At his prime, Peckinpah made such stunning films as “The Wild Bunch” and ”Pat Garrett and Billy the Kid.”
Adapted to the screen from Robert Ludlum’s best-selling novel, the tale centers on Un-American spy ring, featuring a top-brass CIA man (played by Burt Lancaster) who sets his eyes on dictatorship.
Rutger Hauer plays a flag-waving American, John Tanner, the host of a TV news show. Once a year, Tanner spends a long, ritualistic weekend with three of his best friends from college, Bernard Osterman (Craig T. Nelson), Joseph Cardone (Chris Sarandon), and Richard Tremayne (Dennis Hopper).

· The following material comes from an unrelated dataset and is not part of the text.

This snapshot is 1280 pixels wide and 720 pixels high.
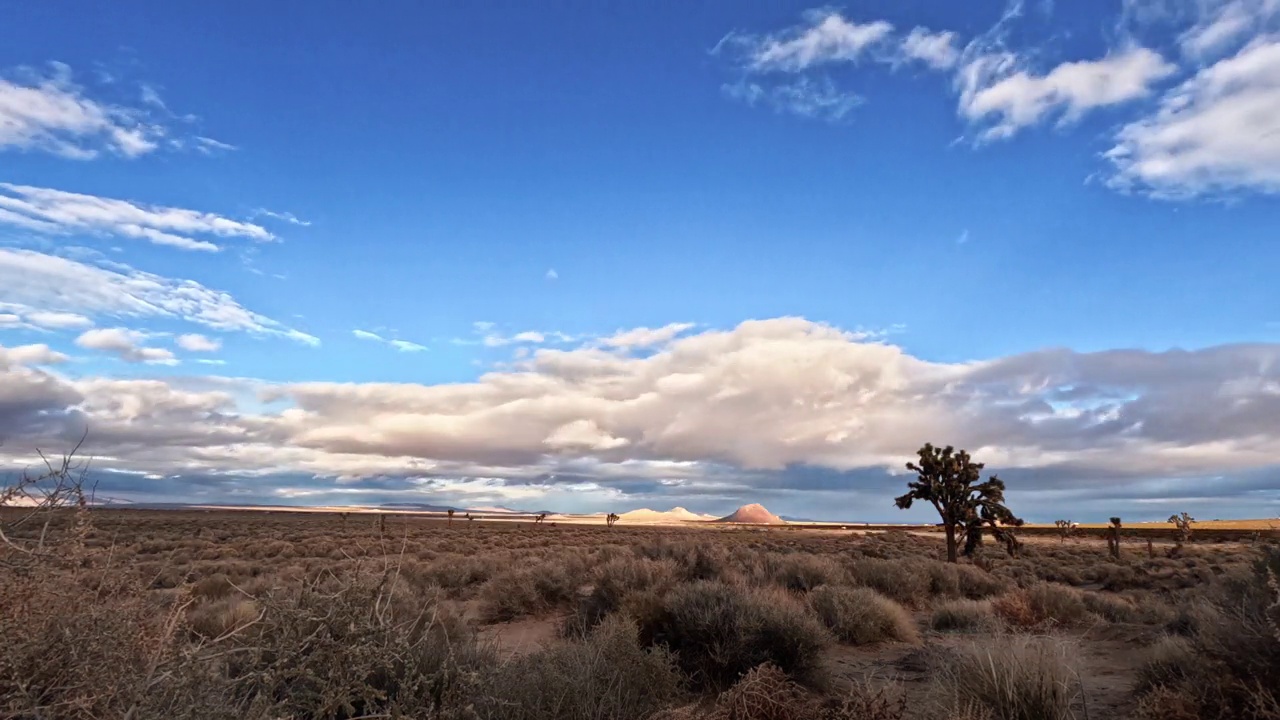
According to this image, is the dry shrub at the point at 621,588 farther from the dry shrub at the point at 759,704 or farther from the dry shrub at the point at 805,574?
the dry shrub at the point at 759,704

Tanner is approached by Lawrence Fassett (John Hurt), a CIA agent who has evidence proving that his three mates are agents working for the Soviet Union. With Tanner’s reluctant approval, his house is wired with video surveillance equipment so that the CIA can monitor what the trio say and do over their weekend together in hopes of putting the traitors behind bars.
To that extent, Peckinpah turns the screen into a multi-purpose surveillance device. However, Tanner soon realizes that Fassett’s agenda is different and more sinister from the one he professes it to be.
Though directed with skill, the tale, based on Alan Sharp’s script, is often confusing and sometimes incoherent. The movie is too detached, perhaps a result of Peckinpah’s lack of real interest in the plot and its convolutions. But Peckinpah shows his forte in staging violent confrontations, culminating in a shootout around a swimming pool, and occasionally his dark, ironic humor.
In its theme and mood of paranoia, the movie very reflected the zeitgeist of the era in which it was made, the post-Vietnam and post-Watergate scandal of the mid to late 1970s.
This might partially explain the movie’s commercial failure, though the reviews were also largely dismissive.